_PROBLEM DESCRIPTION_. Recast each line of the material below as a numbered list, leaving out the blank lines.

_SUPPLIED ENTRIES_.
=-=-=-=-=

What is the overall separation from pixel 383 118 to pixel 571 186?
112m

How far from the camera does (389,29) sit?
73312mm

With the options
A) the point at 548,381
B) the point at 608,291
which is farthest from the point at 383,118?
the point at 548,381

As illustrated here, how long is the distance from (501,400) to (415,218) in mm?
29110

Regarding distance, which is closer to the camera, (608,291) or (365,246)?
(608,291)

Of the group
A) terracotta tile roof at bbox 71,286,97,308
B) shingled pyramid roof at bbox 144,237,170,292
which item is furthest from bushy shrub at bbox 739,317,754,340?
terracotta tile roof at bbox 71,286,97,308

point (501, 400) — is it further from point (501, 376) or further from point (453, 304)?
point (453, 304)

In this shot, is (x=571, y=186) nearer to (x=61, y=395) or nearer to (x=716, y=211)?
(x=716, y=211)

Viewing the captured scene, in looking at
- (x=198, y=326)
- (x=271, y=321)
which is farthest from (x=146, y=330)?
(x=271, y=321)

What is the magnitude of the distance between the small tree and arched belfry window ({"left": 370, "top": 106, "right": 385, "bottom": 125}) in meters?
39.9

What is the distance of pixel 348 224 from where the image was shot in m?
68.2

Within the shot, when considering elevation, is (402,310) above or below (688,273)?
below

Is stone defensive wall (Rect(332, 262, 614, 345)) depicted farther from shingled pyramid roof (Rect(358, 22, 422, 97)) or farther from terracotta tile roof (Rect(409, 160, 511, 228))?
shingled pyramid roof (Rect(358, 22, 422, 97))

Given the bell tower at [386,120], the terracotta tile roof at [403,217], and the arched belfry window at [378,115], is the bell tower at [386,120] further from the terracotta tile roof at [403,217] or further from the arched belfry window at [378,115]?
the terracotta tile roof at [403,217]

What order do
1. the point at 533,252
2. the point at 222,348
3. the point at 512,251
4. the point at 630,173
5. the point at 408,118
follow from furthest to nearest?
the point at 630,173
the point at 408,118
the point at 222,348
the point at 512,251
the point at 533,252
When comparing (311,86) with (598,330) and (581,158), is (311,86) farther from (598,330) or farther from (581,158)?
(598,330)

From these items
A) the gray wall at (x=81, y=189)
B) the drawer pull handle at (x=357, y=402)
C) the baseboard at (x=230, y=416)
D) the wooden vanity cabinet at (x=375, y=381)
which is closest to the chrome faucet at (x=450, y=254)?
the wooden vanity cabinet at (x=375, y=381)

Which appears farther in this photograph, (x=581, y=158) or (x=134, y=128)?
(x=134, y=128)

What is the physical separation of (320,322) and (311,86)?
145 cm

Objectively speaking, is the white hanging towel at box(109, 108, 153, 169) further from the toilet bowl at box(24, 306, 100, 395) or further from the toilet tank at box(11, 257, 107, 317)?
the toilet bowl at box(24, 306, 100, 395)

=-=-=-=-=

_THE RESULT_.
1. What is the overall separation from pixel 383 118 to pixel 571 186?
2. 112m
3. How far from the camera does (389,29) sit?
4. 73312mm
5. With the options
6. A) the point at 548,381
7. B) the point at 608,291
8. which is farthest from the point at 383,118?
9. the point at 548,381
10. As illustrated here, how long is the distance from (501,400) to (415,218) in mm?
11. 29110
12. Regarding distance, which is closer to the camera, (608,291) or (365,246)?
13. (608,291)
14. Of the group
15. A) terracotta tile roof at bbox 71,286,97,308
16. B) shingled pyramid roof at bbox 144,237,170,292
17. which item is furthest from bushy shrub at bbox 739,317,754,340?
18. terracotta tile roof at bbox 71,286,97,308
19. point (501, 400) — is it further from point (501, 376) or further from point (453, 304)?
20. point (453, 304)
21. In this shot, is (x=571, y=186) nearer to (x=61, y=395) or nearer to (x=716, y=211)?
22. (x=716, y=211)
23. Viewing the captured scene, in looking at
24. - (x=198, y=326)
25. - (x=271, y=321)
26. which is farthest from (x=146, y=330)?
27. (x=271, y=321)
28. What is the magnitude of the distance between the small tree and arched belfry window ({"left": 370, "top": 106, "right": 385, "bottom": 125}) in meters?
29. 39.9
30. What is the distance of pixel 348 224 from where the image was shot in m?
31. 68.2
32. Within the shot, when considering elevation, is (402,310) above or below (688,273)?
33. below
34. Is stone defensive wall (Rect(332, 262, 614, 345)) depicted farther from shingled pyramid roof (Rect(358, 22, 422, 97)) or farther from terracotta tile roof (Rect(409, 160, 511, 228))?
35. shingled pyramid roof (Rect(358, 22, 422, 97))
36. Given the bell tower at [386,120], the terracotta tile roof at [403,217], and the arched belfry window at [378,115], is the bell tower at [386,120] further from the terracotta tile roof at [403,217] or further from the arched belfry window at [378,115]?
37. the terracotta tile roof at [403,217]
38. What order do
39. 1. the point at 533,252
40. 2. the point at 222,348
41. 3. the point at 512,251
42. 4. the point at 630,173
43. 5. the point at 408,118
44. follow from furthest to nearest?
45. the point at 630,173
46. the point at 408,118
47. the point at 222,348
48. the point at 512,251
49. the point at 533,252
50. When comparing (311,86) with (598,330) and (581,158), is (311,86) farther from (598,330) or farther from (581,158)?
51. (598,330)
52. From these items
53. A) the gray wall at (x=81, y=189)
54. B) the drawer pull handle at (x=357, y=402)
55. C) the baseboard at (x=230, y=416)
56. D) the wooden vanity cabinet at (x=375, y=381)
57. which is closest to the chrome faucet at (x=450, y=254)?
58. the wooden vanity cabinet at (x=375, y=381)
59. Which appears farther in this photograph, (x=581, y=158) or (x=134, y=128)?
60. (x=134, y=128)
61. What is the physical separation of (320,322) and (311,86)?
62. 145 cm
63. Objectively speaking, is the white hanging towel at box(109, 108, 153, 169) further from the toilet bowl at box(24, 306, 100, 395) or further from the toilet tank at box(11, 257, 107, 317)?
64. the toilet bowl at box(24, 306, 100, 395)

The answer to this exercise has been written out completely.